• Study text:
▶

He claims that Ellen was the one who pursued him and that there was never any blackmail involved. According to him, she had suggested to him to paint a nude portrait of her. This led to a relationship, which came to an abrupt end when Ellen decided to remain faithful to her husband. But shortly thereafter, she contacted him again and told him she had found a gun in her husband's room. Since then, she had been afraid he would kill her. Ellen asked Peter for help breaking into Martens’ safe, which contained documents that could help her with a divorce. While searching for these documents, Peter was surprised by the police, and it was only then that he saw Martens’ body for the first time.

Further investigation reveals the “blackmail photo” was taken with the same camera as an intimate vacation snapshot of Ellen and Van Dijk. Although it is unclear whether Ellen had an affair with Van Dijk voluntarily or under duress, it becomes clear that Martens was murdered by Van Dijk, who subsequently conspired with Ellen to frame her lover, Peter, for the murder.

◀

• Extracted records:
▶

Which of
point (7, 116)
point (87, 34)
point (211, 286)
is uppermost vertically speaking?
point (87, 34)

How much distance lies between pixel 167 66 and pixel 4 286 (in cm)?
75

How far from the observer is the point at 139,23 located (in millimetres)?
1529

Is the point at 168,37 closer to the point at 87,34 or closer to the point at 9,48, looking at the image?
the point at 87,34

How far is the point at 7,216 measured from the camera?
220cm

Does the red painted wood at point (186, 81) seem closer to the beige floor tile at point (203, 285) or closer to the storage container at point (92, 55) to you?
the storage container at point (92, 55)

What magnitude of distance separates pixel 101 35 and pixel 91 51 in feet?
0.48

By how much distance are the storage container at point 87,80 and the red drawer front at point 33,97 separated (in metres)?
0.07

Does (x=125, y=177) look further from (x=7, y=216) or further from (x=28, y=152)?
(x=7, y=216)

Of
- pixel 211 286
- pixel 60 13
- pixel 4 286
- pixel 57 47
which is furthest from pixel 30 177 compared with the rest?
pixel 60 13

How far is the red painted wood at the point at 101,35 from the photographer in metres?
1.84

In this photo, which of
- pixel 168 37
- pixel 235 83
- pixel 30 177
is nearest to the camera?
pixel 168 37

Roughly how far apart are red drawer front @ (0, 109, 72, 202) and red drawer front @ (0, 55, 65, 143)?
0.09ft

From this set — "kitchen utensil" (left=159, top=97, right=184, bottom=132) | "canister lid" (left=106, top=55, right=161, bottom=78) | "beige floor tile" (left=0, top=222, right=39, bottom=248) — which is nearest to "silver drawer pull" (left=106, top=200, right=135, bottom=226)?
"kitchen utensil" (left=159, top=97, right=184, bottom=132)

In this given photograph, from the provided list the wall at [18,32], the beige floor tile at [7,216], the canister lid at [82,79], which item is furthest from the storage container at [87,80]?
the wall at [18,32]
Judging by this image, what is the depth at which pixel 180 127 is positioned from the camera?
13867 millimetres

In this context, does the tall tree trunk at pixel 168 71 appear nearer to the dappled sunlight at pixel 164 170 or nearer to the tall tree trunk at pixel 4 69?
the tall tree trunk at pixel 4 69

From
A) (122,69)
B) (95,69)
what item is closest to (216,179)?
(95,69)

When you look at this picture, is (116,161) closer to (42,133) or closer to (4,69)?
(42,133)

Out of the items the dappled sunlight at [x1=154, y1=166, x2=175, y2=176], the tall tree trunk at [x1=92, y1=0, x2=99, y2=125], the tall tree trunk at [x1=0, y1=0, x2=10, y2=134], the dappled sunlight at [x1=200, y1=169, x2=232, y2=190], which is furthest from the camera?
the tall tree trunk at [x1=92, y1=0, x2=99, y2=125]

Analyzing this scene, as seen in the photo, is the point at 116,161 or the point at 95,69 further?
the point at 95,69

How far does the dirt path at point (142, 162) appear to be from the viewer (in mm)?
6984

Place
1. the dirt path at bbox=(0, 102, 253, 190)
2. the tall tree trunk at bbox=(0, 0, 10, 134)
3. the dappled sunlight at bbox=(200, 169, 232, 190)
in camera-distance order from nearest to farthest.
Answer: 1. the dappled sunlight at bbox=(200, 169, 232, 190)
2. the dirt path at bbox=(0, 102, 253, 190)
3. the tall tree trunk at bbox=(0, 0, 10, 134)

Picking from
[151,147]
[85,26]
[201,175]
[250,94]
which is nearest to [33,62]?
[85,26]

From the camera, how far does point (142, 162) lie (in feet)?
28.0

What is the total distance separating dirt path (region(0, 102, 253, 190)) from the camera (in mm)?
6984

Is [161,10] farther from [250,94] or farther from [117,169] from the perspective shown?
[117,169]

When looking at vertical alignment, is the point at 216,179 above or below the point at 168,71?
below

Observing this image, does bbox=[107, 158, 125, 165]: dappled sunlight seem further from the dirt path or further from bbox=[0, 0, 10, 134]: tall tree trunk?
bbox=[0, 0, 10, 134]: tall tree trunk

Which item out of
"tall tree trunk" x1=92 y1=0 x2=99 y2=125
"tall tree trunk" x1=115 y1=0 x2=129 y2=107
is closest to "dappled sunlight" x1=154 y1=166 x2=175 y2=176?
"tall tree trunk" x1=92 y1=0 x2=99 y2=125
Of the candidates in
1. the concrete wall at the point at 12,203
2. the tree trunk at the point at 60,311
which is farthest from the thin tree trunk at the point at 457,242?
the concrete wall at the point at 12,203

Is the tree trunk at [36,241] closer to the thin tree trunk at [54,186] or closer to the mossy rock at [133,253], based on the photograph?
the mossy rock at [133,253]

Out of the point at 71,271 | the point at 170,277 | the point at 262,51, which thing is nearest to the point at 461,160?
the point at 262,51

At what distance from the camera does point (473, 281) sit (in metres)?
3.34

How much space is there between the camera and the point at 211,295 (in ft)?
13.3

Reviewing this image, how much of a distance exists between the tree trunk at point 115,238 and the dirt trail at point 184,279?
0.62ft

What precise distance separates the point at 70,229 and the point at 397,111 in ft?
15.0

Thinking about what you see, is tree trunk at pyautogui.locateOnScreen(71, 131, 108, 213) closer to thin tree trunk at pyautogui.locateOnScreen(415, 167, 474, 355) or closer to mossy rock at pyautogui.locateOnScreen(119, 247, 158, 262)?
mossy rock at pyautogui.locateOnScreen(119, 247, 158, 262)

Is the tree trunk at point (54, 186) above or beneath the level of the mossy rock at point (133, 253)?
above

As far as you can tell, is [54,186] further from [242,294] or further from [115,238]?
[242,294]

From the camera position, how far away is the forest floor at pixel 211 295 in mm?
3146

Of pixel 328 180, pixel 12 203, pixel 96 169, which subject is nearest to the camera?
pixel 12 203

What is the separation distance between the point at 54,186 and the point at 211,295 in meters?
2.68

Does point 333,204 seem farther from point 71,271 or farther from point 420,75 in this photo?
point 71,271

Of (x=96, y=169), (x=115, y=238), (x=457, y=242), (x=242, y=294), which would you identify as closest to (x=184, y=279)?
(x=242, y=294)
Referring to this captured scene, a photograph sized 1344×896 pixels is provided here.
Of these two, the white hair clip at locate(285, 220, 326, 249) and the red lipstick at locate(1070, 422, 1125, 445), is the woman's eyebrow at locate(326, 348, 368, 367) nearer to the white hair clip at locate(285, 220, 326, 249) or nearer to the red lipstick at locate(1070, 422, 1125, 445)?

◀
▶

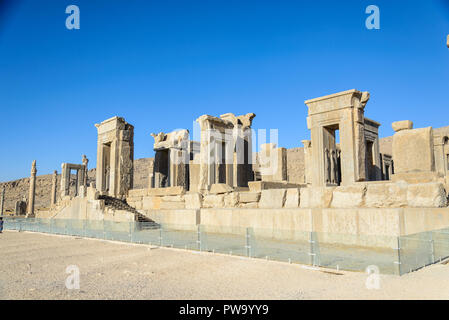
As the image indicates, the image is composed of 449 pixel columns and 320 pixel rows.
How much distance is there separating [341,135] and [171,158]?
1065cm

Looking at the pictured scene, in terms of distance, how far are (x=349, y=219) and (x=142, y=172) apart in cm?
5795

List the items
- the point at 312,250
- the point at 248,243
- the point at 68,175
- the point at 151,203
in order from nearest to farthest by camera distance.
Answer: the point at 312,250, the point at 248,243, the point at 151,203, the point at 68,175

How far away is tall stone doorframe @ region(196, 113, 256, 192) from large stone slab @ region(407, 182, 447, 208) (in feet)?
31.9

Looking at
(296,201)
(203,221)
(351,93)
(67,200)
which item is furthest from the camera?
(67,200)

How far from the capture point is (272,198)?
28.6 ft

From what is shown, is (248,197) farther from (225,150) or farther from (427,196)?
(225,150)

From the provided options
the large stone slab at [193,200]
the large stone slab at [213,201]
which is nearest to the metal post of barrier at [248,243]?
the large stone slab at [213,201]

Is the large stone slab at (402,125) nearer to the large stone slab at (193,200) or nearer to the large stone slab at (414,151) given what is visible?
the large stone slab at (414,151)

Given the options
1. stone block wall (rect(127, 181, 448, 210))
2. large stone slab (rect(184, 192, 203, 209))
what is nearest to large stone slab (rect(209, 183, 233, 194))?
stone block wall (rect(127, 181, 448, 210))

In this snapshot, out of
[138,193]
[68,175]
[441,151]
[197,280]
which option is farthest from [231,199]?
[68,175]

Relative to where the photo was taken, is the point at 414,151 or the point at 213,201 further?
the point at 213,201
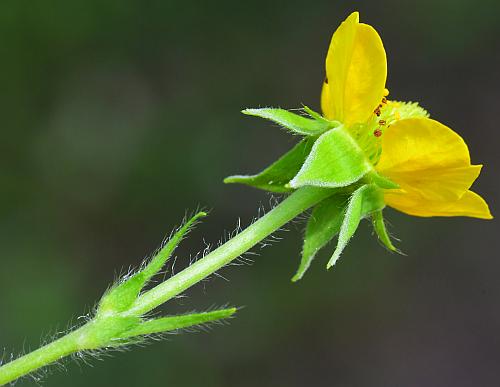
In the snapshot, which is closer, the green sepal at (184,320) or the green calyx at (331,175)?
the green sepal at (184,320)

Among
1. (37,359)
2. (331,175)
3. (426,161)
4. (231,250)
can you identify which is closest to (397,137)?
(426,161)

◀

• Tasks to complete:
#1 Please list every person named in the murder summary.
#2 Duplicate the murder summary from "He claims that" up to and including "the first time.".

• Expected responses:
#1 Ellen, Peter, Martens, Van Dijk

#2
He claims that Ellen was the one who pursued him and that there was never any blackmail involved. According to him, she had suggested to him to paint a nude portrait of her. This led to a relationship, which came to an abrupt end when Ellen decided to remain faithful to her husband. But shortly thereafter, she contacted him again and told him she had found a gun in her husband's room. Since then, she had been afraid he would kill her. Ellen asked Peter for help breaking into Martens’ safe, which contained documents that could help her with a divorce. While searching for these documents, Peter was surprised by the police, and it was only then that he saw Martens’ body for the first time.